In 2019, Medicare alone spent $753 million on medications that are literally thrown in the trash because the drugs are packaged in vials that hold too much medication for most patients. A recent report from the National Academies of Science, Engineering, and Medicine found that this wasted spending on these high cost pharmaceuticals was a major driver in increased drug costs. Including Medicaid and commercial insurance, an estimated $3 billion is spent each year on wasted cancer medications.
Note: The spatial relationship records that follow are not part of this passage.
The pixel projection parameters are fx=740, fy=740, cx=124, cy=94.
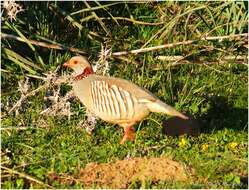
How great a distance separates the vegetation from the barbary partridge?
0.27 m

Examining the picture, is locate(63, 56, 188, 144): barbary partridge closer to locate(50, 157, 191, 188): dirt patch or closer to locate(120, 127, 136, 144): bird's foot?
locate(120, 127, 136, 144): bird's foot

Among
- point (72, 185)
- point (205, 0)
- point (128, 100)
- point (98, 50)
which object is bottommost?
point (72, 185)

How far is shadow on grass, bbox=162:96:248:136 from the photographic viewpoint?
7477 millimetres

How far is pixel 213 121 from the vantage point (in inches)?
323

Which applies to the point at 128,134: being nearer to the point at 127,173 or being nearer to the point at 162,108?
the point at 162,108

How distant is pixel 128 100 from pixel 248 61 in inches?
131

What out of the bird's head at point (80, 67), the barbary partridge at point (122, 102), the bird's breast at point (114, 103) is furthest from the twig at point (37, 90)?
the bird's breast at point (114, 103)

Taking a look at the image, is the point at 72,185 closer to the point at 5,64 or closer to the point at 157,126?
the point at 157,126

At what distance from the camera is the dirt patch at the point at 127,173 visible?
6051 millimetres

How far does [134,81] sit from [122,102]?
6.53ft

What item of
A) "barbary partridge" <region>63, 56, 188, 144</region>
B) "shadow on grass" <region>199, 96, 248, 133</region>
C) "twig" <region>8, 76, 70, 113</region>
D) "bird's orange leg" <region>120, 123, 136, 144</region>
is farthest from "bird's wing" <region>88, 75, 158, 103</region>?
"twig" <region>8, 76, 70, 113</region>

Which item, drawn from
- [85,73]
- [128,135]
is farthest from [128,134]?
[85,73]

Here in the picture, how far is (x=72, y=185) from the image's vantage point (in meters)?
6.12

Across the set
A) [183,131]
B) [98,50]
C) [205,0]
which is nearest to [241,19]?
[205,0]
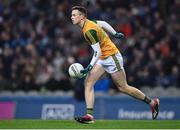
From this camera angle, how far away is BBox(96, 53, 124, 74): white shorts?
15.5 m

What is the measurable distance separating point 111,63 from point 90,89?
70 centimetres

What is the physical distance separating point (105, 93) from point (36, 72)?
3310 mm

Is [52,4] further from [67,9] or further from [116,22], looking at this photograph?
[116,22]

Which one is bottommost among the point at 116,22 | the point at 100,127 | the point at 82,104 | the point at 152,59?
the point at 100,127

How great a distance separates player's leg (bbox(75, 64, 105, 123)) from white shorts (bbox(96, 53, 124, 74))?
0.09 metres

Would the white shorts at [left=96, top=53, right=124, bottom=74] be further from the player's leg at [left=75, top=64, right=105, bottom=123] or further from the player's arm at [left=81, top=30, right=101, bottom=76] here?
the player's arm at [left=81, top=30, right=101, bottom=76]

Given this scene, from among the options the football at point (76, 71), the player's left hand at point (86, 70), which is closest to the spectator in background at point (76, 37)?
the football at point (76, 71)

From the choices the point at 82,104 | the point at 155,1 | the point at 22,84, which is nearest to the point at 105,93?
the point at 82,104

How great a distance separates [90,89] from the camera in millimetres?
15320

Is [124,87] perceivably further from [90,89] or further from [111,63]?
[90,89]

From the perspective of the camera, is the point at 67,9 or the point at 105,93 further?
the point at 67,9

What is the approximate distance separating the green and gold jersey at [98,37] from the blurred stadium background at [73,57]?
19.8 feet

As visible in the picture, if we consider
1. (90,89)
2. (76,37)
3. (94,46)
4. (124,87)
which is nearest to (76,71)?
(90,89)

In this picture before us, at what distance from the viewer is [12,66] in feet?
84.7
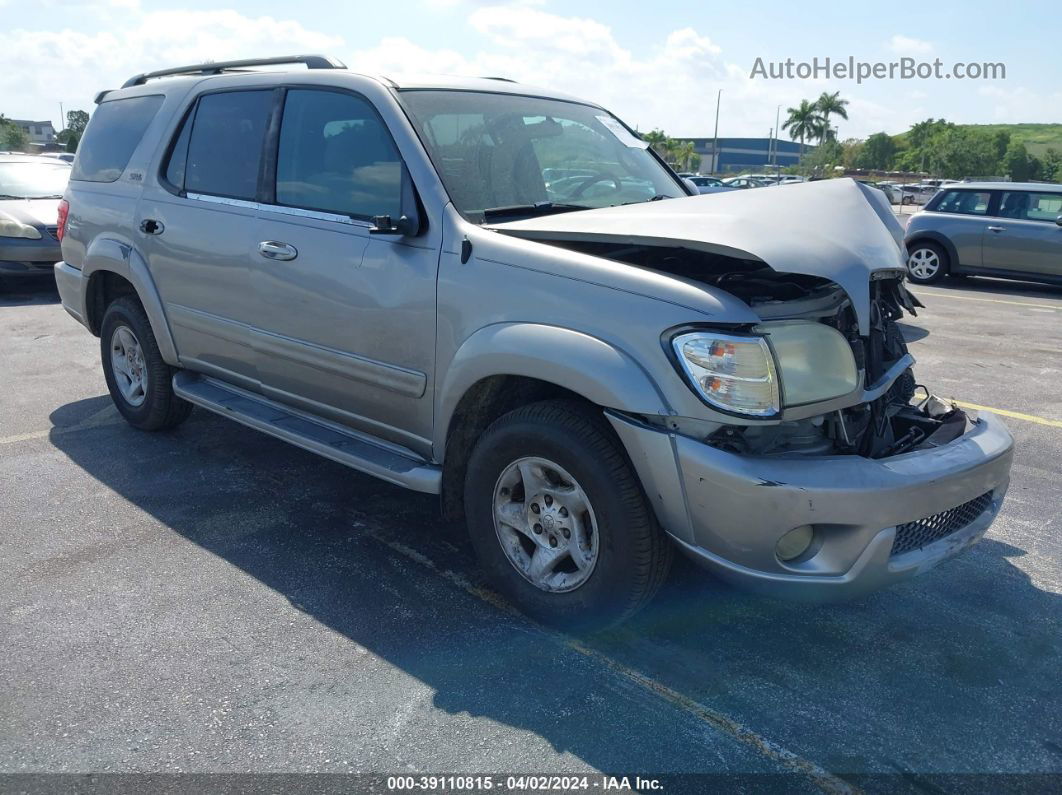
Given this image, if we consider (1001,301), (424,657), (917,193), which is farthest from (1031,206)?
(917,193)

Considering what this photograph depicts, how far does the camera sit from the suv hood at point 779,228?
2799 millimetres

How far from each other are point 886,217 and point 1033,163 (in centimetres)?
11344

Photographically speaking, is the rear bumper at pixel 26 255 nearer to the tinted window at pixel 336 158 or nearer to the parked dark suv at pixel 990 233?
the tinted window at pixel 336 158

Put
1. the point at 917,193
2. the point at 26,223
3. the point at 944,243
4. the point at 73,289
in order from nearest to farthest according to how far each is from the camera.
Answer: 1. the point at 73,289
2. the point at 26,223
3. the point at 944,243
4. the point at 917,193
Portman and Durbin introduced a version of this legislation in 2019, which was reported out of the Finance Committee then on a bipartisan basis. 

This bipartisan legislation is endorsed by AARP, American Hospital Association, Patients for Affordable Drugs Now, and Campaign for Sustainable Rx Pricing. 

The provision passed by the Senate requires:

  • HHS Secretary to aggregate the total discarded amount of Part B medications each quarter. This data is already reported on Medicare Part B claims sent by doctors;
  • HHS Secretary to calculate the total cost of the discarded medications, based off the Average Sales Price (or Wholesale Acquisition Cost if not available);
  • HHS Secretary to notify the drug’s manufacturer that they are required to provide a rebate to HHS for 100 percent of the amount of discarded medication that was recorded above a 10% low-volume threshold. This rebate would be deposited to the Medicare Trust Fund (failure by a manufacturer to provide a timely rebate would incur civil monetary penalties).